WHAT IS REQUIRED: Rewrite the lines below as a numbered list, starting at the line that contains "What is the measurable" and ending at the line that contains "[320,121] → [272,287]", with blank lines and pictures left out.

^^^^^^^^

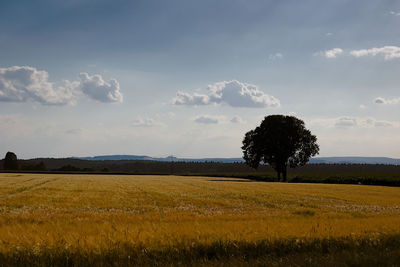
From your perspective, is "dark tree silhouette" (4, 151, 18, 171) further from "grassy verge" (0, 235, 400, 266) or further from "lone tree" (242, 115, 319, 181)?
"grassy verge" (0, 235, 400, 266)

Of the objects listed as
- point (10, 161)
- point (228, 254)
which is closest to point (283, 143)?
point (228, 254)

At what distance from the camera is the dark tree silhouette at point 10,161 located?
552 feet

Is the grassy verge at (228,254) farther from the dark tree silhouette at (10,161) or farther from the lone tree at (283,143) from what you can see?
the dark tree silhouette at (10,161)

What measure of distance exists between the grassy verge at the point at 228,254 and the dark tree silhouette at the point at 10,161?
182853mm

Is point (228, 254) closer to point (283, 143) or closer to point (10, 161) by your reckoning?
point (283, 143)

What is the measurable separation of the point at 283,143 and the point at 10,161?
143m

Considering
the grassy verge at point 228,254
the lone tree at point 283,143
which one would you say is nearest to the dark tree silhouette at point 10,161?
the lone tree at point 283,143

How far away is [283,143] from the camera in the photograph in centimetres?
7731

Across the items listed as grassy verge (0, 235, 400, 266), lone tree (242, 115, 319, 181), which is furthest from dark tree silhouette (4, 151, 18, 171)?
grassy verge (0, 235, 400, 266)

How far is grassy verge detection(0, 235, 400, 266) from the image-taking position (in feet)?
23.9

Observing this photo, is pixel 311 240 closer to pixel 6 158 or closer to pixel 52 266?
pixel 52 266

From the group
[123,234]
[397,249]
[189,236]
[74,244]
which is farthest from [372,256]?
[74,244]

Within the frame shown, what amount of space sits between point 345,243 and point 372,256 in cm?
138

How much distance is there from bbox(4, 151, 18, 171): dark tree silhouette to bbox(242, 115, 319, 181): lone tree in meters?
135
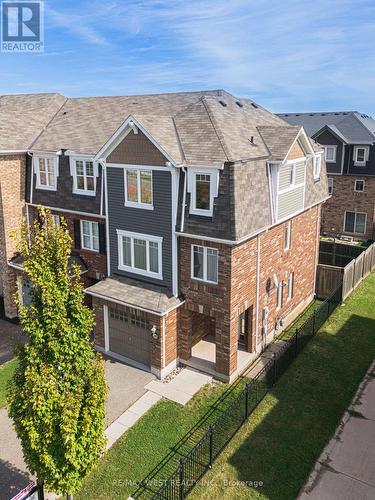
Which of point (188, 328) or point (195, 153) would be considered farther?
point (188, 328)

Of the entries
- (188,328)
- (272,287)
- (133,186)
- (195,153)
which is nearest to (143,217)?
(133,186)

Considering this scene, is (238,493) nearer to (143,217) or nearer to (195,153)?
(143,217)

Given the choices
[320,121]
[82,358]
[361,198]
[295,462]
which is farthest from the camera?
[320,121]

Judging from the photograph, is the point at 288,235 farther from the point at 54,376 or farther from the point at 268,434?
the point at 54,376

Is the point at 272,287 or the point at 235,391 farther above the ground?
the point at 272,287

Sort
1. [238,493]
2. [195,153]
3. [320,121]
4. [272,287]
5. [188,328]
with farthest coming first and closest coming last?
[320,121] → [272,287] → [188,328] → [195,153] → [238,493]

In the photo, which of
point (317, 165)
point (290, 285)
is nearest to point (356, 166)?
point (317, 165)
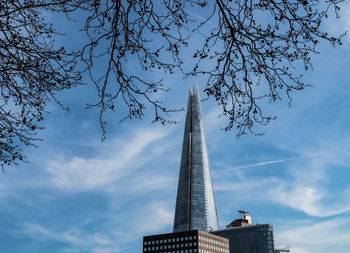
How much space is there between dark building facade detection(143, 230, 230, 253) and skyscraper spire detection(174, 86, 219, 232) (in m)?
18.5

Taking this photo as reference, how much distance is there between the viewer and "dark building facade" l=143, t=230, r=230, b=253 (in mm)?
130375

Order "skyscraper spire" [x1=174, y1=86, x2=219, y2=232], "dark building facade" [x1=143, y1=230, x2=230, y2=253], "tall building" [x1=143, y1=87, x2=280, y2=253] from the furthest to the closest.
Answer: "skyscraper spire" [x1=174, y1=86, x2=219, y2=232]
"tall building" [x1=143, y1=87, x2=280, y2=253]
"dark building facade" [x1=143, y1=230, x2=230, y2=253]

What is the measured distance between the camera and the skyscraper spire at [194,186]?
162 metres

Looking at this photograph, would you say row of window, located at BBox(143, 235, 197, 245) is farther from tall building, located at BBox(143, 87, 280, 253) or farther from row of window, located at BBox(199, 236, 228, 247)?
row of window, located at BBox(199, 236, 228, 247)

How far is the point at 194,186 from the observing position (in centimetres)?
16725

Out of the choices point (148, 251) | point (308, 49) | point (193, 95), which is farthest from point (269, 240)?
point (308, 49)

^^^^^^^^

FULL SOLUTION:
1. What is the measurable separation of the point at 283,143 and the point at 10,161?
2. 143m
3. Considering
4. the grassy verge at point 228,254
5. the lone tree at point 283,143
6. which one would you say is nearest to the dark tree silhouette at point 10,161?
7. the lone tree at point 283,143
8. How far away is [283,143] from the camera in the photograph in centimetres?
9. 7731
10. Across the items listed as grassy verge (0, 235, 400, 266), lone tree (242, 115, 319, 181), which is furthest from dark tree silhouette (4, 151, 18, 171)?
11. grassy verge (0, 235, 400, 266)
12. How far is grassy verge detection(0, 235, 400, 266) from the image-taking position (in feet)?
13. 23.9
14. Observing this photo, is pixel 311 240 closer to pixel 6 158 or closer to pixel 52 266?
15. pixel 52 266
16. From the group
17. [123,234]
18. [397,249]
19. [189,236]
20. [74,244]
21. which is farthest from [372,256]?
22. [74,244]
23. Within the frame shown, what amount of space sits between point 345,243 and point 372,256 in cm?
24. 138
25. How much distance is there from bbox(4, 151, 18, 171): dark tree silhouette to bbox(242, 115, 319, 181): lone tree in meters?
26. 135
27. Which of point (188, 328) or point (195, 153) would be considered farther?
28. point (188, 328)
29. Of the entries
30. - (188,328)
31. - (272,287)
32. - (133,186)
33. - (195,153)
34. which is nearest to (143,217)?
35. (133,186)
36. Considering this scene, is (238,493) nearer to (143,217) or nearer to (195,153)?
37. (143,217)
38. Given the choices
39. [320,121]
40. [82,358]
41. [361,198]
42. [295,462]
43. which is farthest from the camera?
44. [320,121]
45. Judging from the photograph, is the point at 288,235 farther from the point at 54,376 or farther from the point at 268,434?
46. the point at 54,376
47. Is the point at 272,287 or the point at 235,391 farther above the ground?
48. the point at 272,287
49. Sort
50. 1. [238,493]
51. 2. [195,153]
52. 3. [320,121]
53. 4. [272,287]
54. 5. [188,328]
55. with farthest coming first and closest coming last?
56. [320,121] → [272,287] → [188,328] → [195,153] → [238,493]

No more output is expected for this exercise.